TUGAS TERTULIS 1
Tulis ulang semua baris data yang muncul sesudah kutipan teks, persis tanpa mengubah satu karakter pun.

KUTIPAN TEKS
Ada kalanya kita harus bisa dengan cerdas memilah kapan kita harus diam, balas berkomentar, hingga jika benar-benar apa yang kita ketahui adalah sebuah kebenaran untuk diketahui banyak orang, maka kita harus menuliskan ke dalam sebuah artikel. Semua proses demokrasi itu benar-benar diwadahi oleh Kompasiana. Inilah yang sering saya sebut Kompasiana merupakan Indonesia mini karena banyaknya isi kepala yang berbeda namun bernaung di tempat yang sama.

5. Asyiknya Ikut Nangkring

Nilai tambah yang dimiliki oleh Kompasiana sebagai platform blog bersama adalah seringnya acara temu para Kompasianer yang disebut Nangkring. Sayang, acara yang dilakukan berkala tiap bulan bahkan tiap minggu ini tak bisa saya ikuti. Hanya sekali saja saya mengikutinya, yakni ketika bertemu Bu Risma, Walikota Surabaya. Itupun sudah lama, tahun 2014. Kala itu, saya yang minder bertemu orang baru bisa bersua banyak Kompasianer yang asyik. Bahkan, beberapa diantaranya saya temukan di tengah jalan. Saat sama-sama berpeluh mencari lokasi Nangkring berada (baca di sini).

6. Asyiknya Ikut Lomba

Kompasiana juga sering mengadakan lomba. Tak tanggung-tanggung, hadiah lomba di sini bisa mencapai jutaan. Sayang, dari beberapa kali ikut lomba, tak satupun saya berhasil memenangkannya. Saya tak terlalu kecewa karena peserta lomba sangat brilian dalam menulis. Kembali ke tujuan awal, keikutsertaan saya dalam lomba di Kompasiana adalah mengukur sampai mana kemampuan menulis saya berkembang.

TUGAS TERTULIS 2
Jawab pertanyaan berikut berdasarkan kutipan tentang Kompasiana.
(a) Penulis sering menyebut Kompasiana sebagai apa?
(b) Apa nama acara temu para Kompasianer?
(c) Hadiah lomba di Kompasiana bisa mencapai berapa?

DATA YANG DIBERIKAN
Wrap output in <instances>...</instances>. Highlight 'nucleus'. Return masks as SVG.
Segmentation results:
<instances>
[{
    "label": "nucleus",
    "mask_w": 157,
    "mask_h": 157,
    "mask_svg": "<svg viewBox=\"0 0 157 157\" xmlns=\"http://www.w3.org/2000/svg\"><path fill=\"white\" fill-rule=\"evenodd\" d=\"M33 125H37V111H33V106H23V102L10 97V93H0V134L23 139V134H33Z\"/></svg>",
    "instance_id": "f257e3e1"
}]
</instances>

JAWABAN TERTULIS 1
Wrap output in <instances>...</instances>. Highlight 'nucleus'. Return masks as SVG.
Segmentation results:
<instances>
[{
    "label": "nucleus",
    "mask_w": 157,
    "mask_h": 157,
    "mask_svg": "<svg viewBox=\"0 0 157 157\" xmlns=\"http://www.w3.org/2000/svg\"><path fill=\"white\" fill-rule=\"evenodd\" d=\"M33 125H37V111H33V106H23V102L10 97V93H0V134L23 139V134H33Z\"/></svg>",
    "instance_id": "f257e3e1"
}]
</instances>

JAWABAN TERTULIS 2
(a) Indonesia mini.
(b) Nangkring.
(c) Jutaan.